• [Try it]:
When a line of the entries contains "plugs", please list that line.

_____

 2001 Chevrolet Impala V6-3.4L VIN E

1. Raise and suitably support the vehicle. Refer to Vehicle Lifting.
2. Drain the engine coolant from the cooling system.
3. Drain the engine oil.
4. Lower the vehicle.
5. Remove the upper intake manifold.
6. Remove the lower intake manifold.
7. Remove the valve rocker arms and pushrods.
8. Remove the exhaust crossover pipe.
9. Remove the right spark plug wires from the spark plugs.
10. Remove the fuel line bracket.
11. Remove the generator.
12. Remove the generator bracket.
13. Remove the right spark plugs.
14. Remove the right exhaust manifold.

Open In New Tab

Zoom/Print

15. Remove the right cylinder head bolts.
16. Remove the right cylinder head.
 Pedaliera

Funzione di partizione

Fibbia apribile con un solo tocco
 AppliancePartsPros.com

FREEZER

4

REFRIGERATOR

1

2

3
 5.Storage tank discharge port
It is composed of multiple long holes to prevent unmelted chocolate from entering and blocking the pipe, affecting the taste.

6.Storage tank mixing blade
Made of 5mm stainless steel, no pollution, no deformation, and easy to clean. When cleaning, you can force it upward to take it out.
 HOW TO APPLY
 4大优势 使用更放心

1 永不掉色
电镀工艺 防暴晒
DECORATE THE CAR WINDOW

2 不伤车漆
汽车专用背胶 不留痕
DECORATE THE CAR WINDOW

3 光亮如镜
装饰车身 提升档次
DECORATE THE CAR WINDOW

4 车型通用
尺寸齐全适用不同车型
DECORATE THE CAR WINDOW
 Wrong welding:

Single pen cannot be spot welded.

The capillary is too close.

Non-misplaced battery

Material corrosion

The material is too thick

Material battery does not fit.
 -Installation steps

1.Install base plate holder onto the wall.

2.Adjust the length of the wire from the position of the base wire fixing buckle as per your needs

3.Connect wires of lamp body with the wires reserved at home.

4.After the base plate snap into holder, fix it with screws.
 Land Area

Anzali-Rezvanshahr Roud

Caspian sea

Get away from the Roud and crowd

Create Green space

_____

• [Answer section]:
9. Remove the right spark plug wires from the spark plugs.
13. Remove the right spark plugs.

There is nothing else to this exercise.